STLF has been of utmost importance for implementing S.G.s and integrating D.G.M.s. Several factors challenge accurate load forecasting, including meteorological and production sources. Moreover, the models that can incorporate the characteristic change over time and are adaptable are significant. Since the traditional models are obsolete in dynamic and real-time environments. Several models have been discussed, but industry, residential, utility, S.G.s, D.G.M.s, and D.E.R.s are the environments where an efficient adaptive E.L.F. model is of paramount significance.

This paper investigated the limitations of recent models. It proposed a framework by combining a classifier approach and outlier detection to improve the feature change and identification scenario significantly. An LSTM ensemble working with feedback and continuous feature update will adapt the model to the outer environment, parameter, modality, and scenario change. Minimal studies explore or employ the online E.L.F. learning techniques and require sufficient modifications and diversification for dynamic environments.

Despite the described advantages of the presented framework, some limitations include defining significant differences in training and forecasting in real-time due to non-stationarity and continuous data input. Furthermore, some challenges that we would like to address in future works include analysis of injection of unlabeled and labeled data, defining boundaries for noise removal modular, different parametric tuning incorporation, and defining standards for inclusion or exclusion of parameters.
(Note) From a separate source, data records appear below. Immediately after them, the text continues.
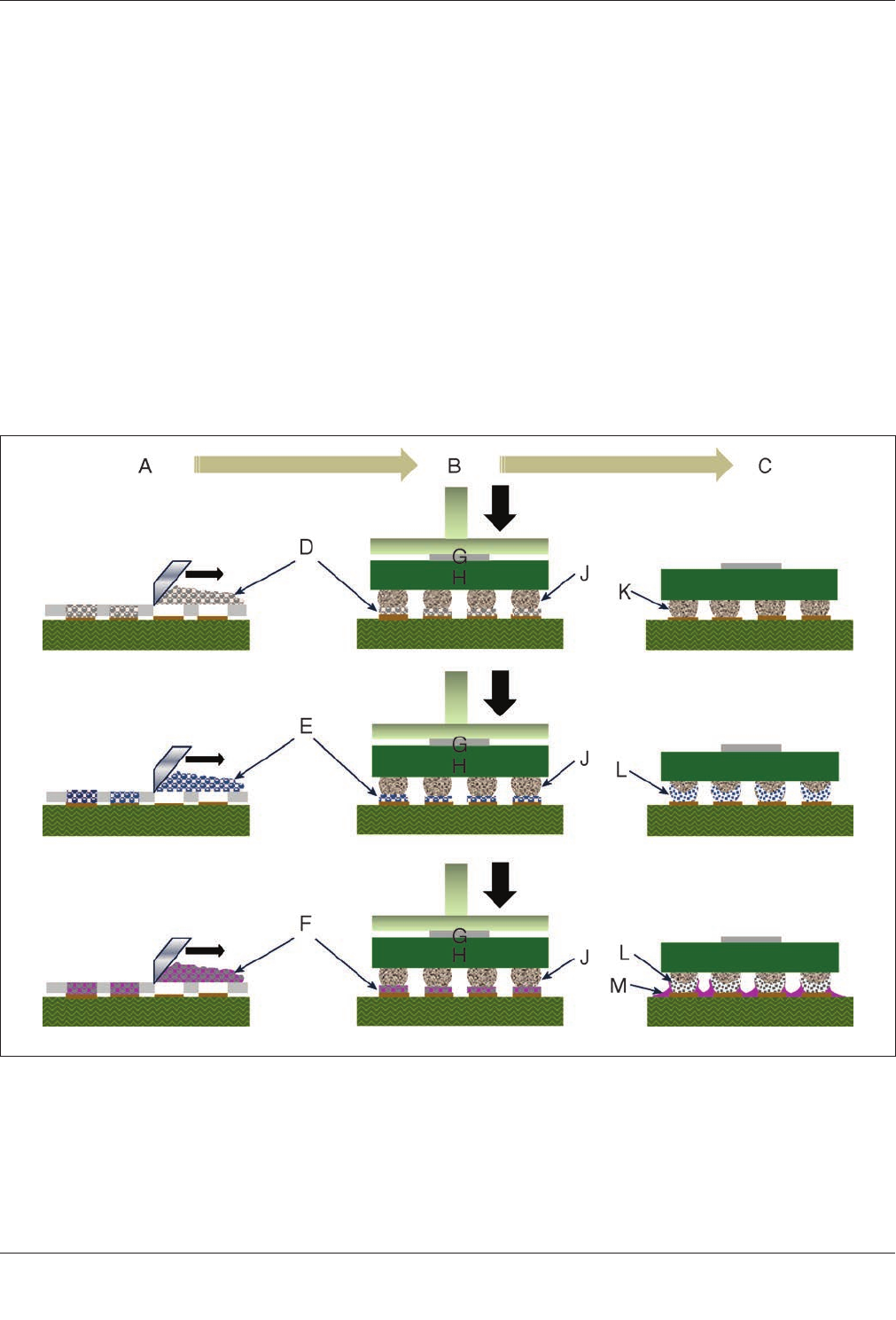 A
B
C
D
G
H
J
K
E
G
H
J
L
F
G
H
J
L
M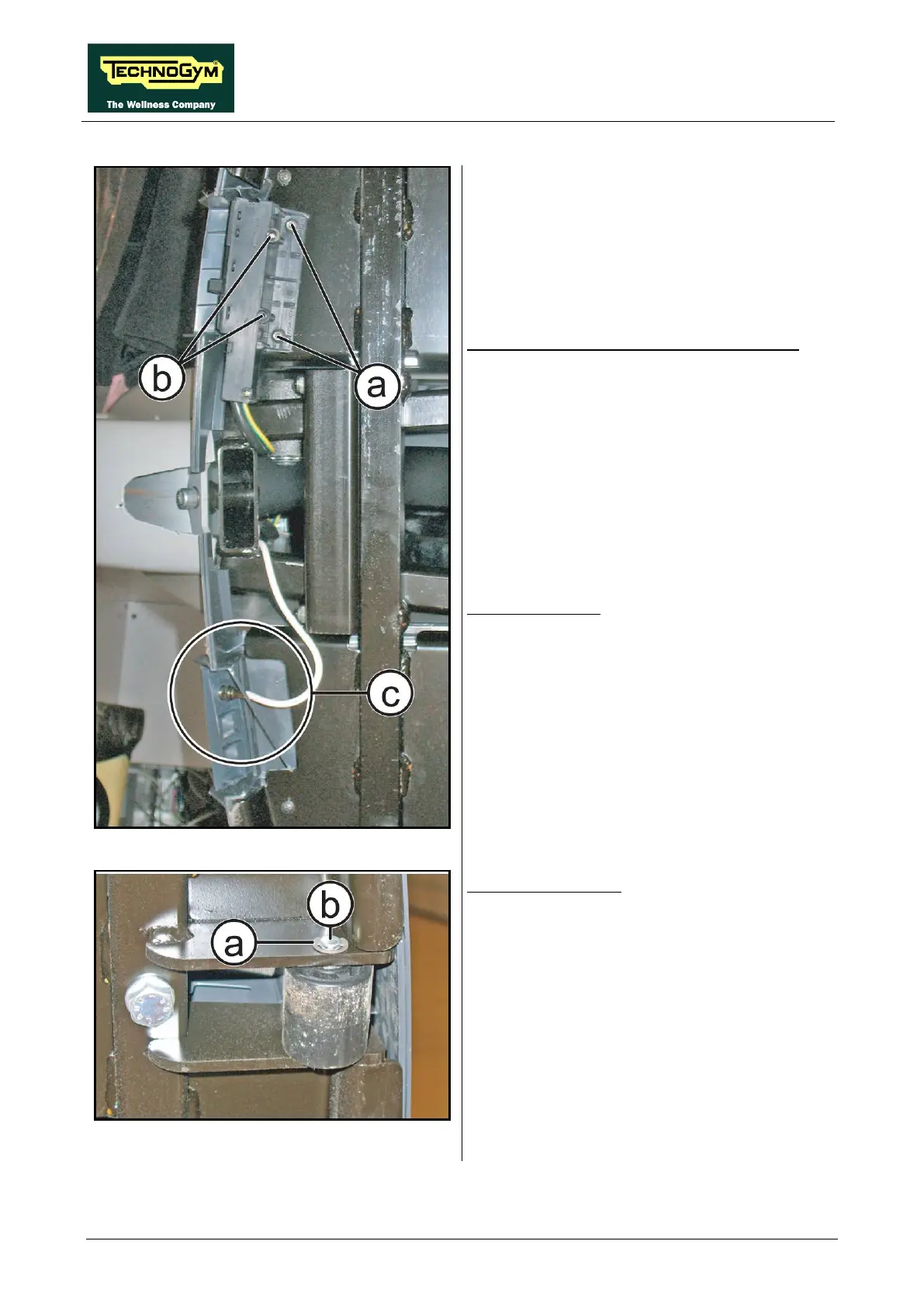 TECHNOGYM
The Wellness Company

b

a

c

a

b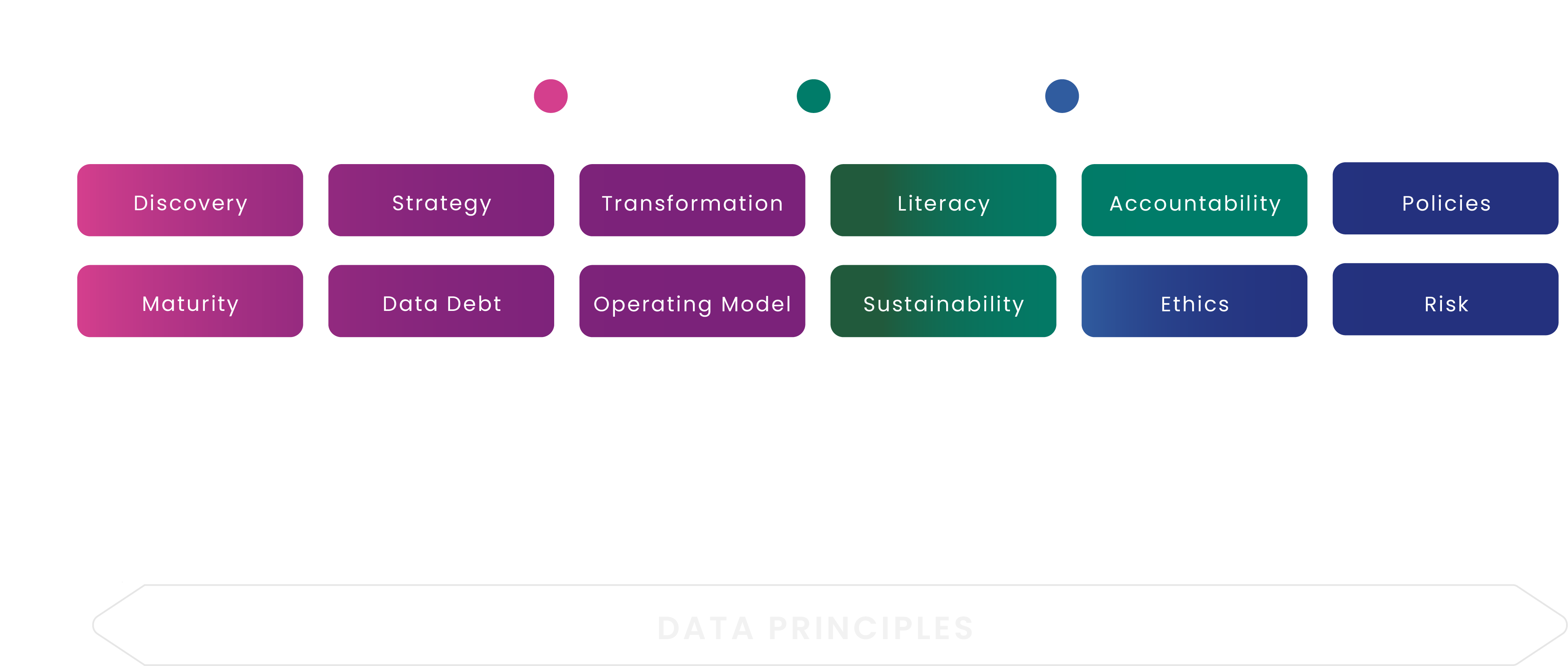 Discovery

Strategy

Transformation

Literacy

Accountability

Policies

Maturity

Data Debt

Operating Model

Sustainability

Ethics

Risk

DATA PRINCIPLES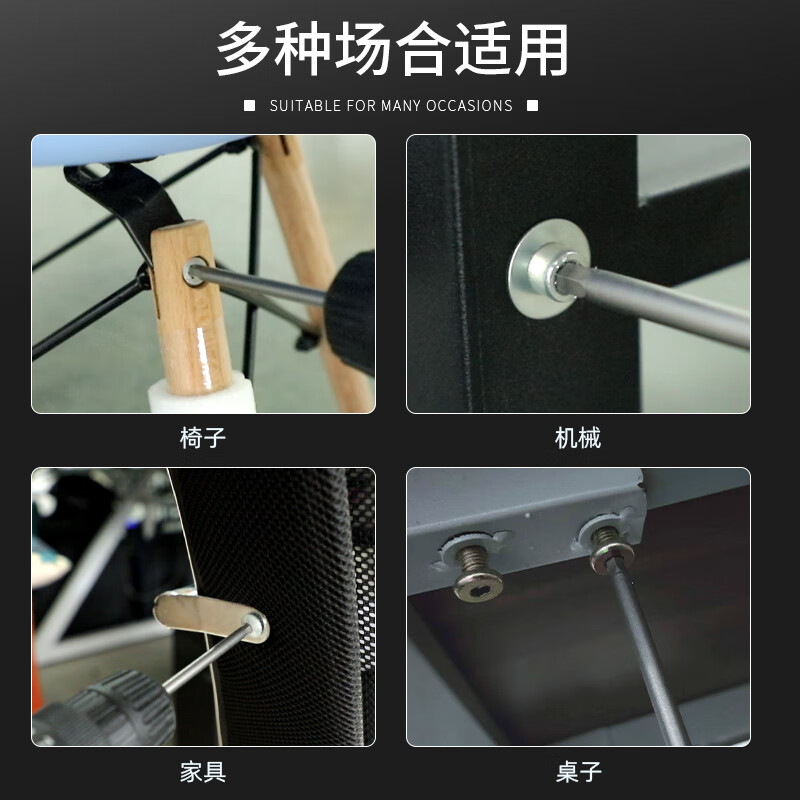 多种场合适用

SUITABLE FOR MANY OCCASIONS

椅子

机械

家具

桌子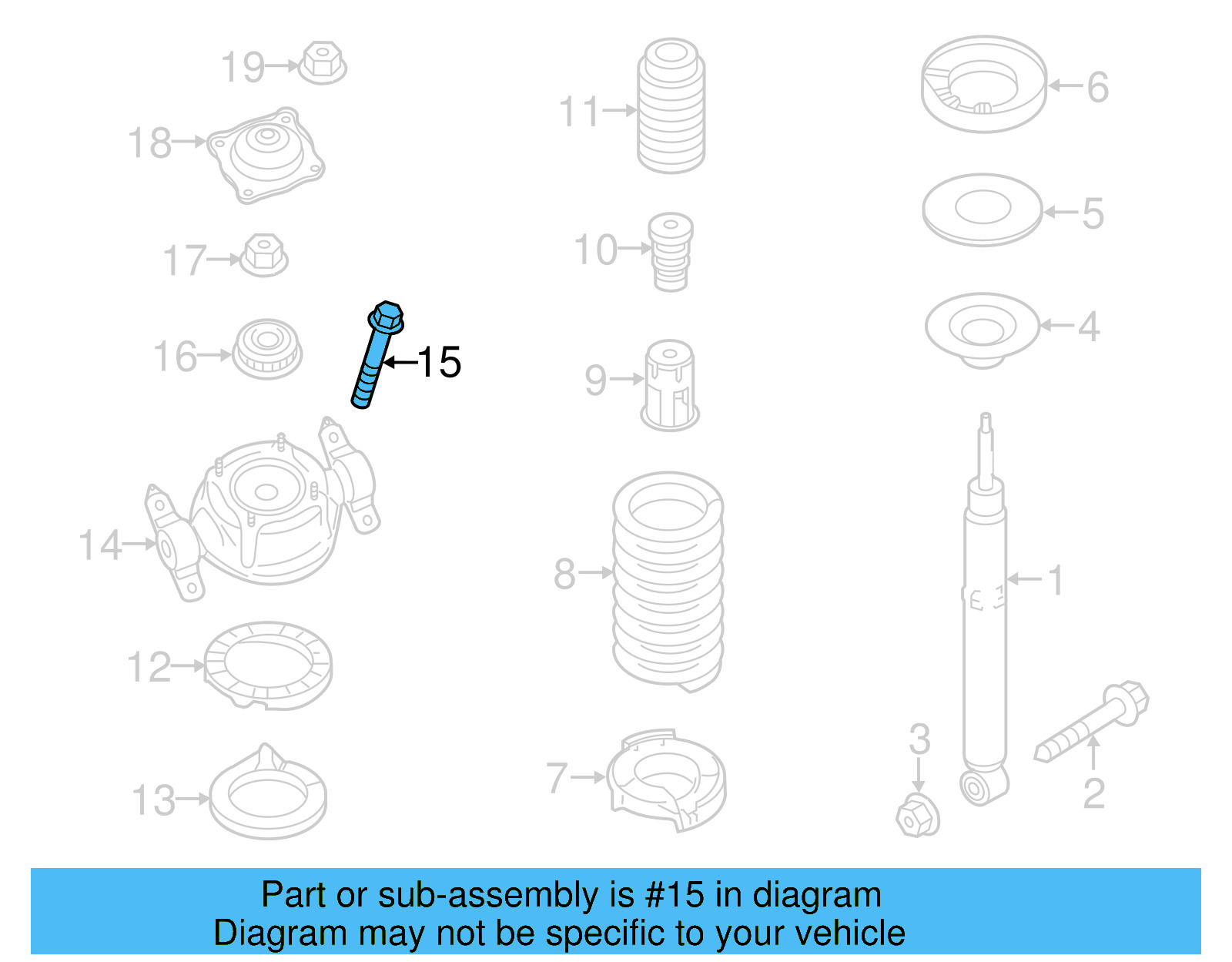 19
18
17
16
15
14
12
13
11
10
9
8
7
6
5
4
1
3
2

Part or sub-assembly is #15 in diagram
Diagram may not be specific to your vehicle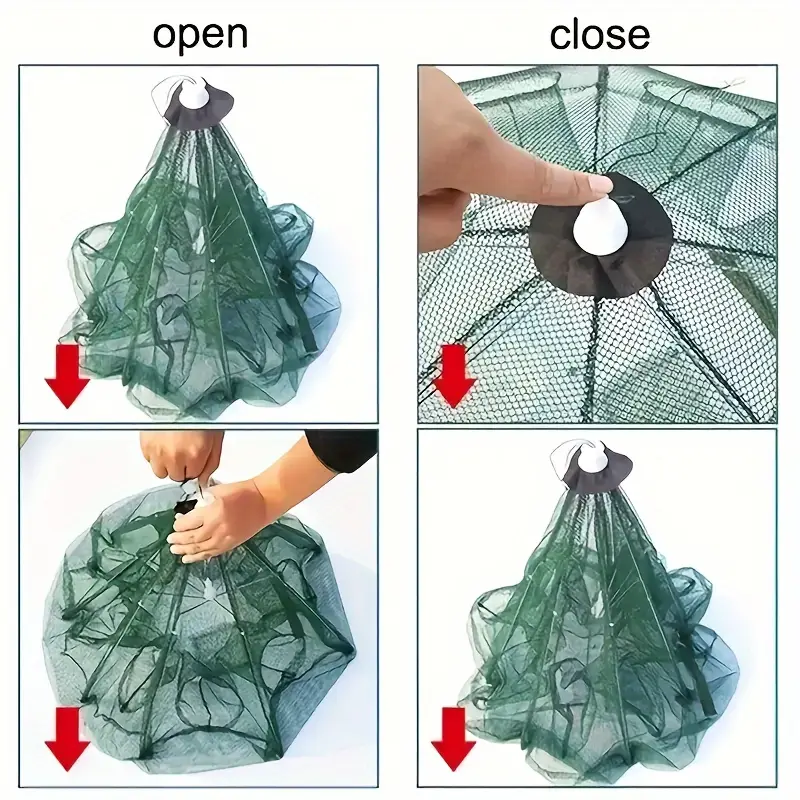 open

close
By analyzing the experiments performed above, the following conclusions can be drawn:

Change in input variables deteriorates the performance of load forecasting models.

Input variables impact the rate of error, which is inconsiderable for the S.G. and D.G.M. environment.

Change in input variables impacts error percentage depending on the parameter introduced.

Consideration of month and week as variables has no significant impact on considered datasets.

Meteorological variables profoundly impact the E.L.F. model performance, and no standard is defined for such parameters since the parameter change concerning region, sector, modality, and application.

Traditional models stand obsolete in S.G. and D.G.M. environments. Thus, real-time adaptive models are required.